EDINBURGH, Scotland, Sept. 18 (UPI) — On the surface, the players and interests in the 2014 Scottish referendum can be boiled down to the Scottish National Party and leader Alex Salmond versus David Cameron and the supporters of a unified United Kingdom.
But beyond the two men who signed the Edinburgh Agreement, the debate over Scotland’s independence has polarized Scots and the world alike, with many Scottish and English celebrities voicing varying opinions on what Salmond calls, “the most exciting day in Scottish democracy.”
Electric folk-rocker Billy Bragg says a free Scotland will “create a new settlement that puts people before profit. Those in England who believe that our own society needs to be rebalanced along similar lines should wake up and join the debate.”
“Scotland doesn’t want to be Texas, it wants to be Norway. It wants to be a North European social democracy which puts people before profit. And the people of Scotland, that’s what they think the issue is here, not Alex Salmond, the leader of the Scottish National Party, or the, you know, petrochemical or Rupert Murdoch. They believe that they can do things in the way that their parents did things and their grandparents did things when they founded the welfare state.”
“The political systems of New Labour, Conservative and Liberal Democrats have atrophied in the U.K.; atrophied to such an extent that the dividing line between these ideologies have become increasingly blurred by each party’s pragmatic desire for political power,” actor Brian Cox wrote in an editorial for CNN.
“Sadly — and as a member of the Labour Party it pains me greatly to write this — over the last 15 years or so I have witnessed the Labour Party’s fundamental socialist thought being consistently compromised on a needs must basis, an ‘ends justifies the means’ ideology; floundering in a swamp of sound bite sentiment.”
“I can’t see any reason why Scotland shouldn’t be independent,” notes Gerard Butler. “It’s a different country with different attitudes, people and outlook, so why not?”
“Sixteen years on, the differences between the basic tenets of Scotland and those of its southern neighbors are palpable,” Broadway and Hollywood star Alan Cumming wrote in the New York Times.
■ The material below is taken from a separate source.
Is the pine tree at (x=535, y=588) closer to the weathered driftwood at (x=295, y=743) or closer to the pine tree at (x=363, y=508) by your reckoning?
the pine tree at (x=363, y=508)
Cumming attempted to re-establish residency in his home country so he could vote Thursday, but was unsuccessful.
“Unlike the rest of Britain, Scots still enjoy free higher education and free medical prescriptions. Even as parts of the National Health Service south of the border have been dismantled or privatized, Scotland’s is still intact and prized. There is an exceptional commitment to the arts, too — most visibly with the formation of the National Theater of Scotland.”
Those who want Scotland to remain part of the United Kingdom are equally adamant in their stance.
In 2012, when the current incarnation of the debate for an independent Scotland first emerged, Brave star Emma Thompson saw it as a political move more suited for the past than the future.
“Why insist on building a new border between human beings in an ever-shrinking world where we are still struggling to live alongside each other?”
“This is the first time in years a developed country has talked about splitting up and it’s a massive thing,” James McAvoy observed.
“If you vote for a president or a prime minister based on political or economic issues and they don’t deliver, that’s not so bad — you can protest four years down the line and vote them out. If you vote for continued unification or independence there is no protest vote — that’s it. And that could be it for decades, for centuries.”
“The simple truth is that Scotland is subject to the same 21st century pressures as the rest of the world,” said author J.K. Rowling. Rowling went on to compare Scottish nationalists to Death Eaters, one of the main groups of villains in Rowling’s Harry Potter series.
“It must compete in the same global markets, defend itself from the same threats and navigate what still feels like a fragile economic recovery. When people try to make this debate about the purity of your lineage, things start getting a little Death Eaterish for my taste”
Former Manchester United football club manager Alex Ferguson echoed Rowling’s concerns about the potentially xenophobic implications of the Scottish referendum.
“Eight-hundred-thousand Scots, like me, live and work in other parts of the United Kingdom. We don’t live in a foreign country; we are just in another part of the family of the U.K. … I played for Scotland and managed the Scotland team. No-one should question my Scottishness just because I live south of the Border.”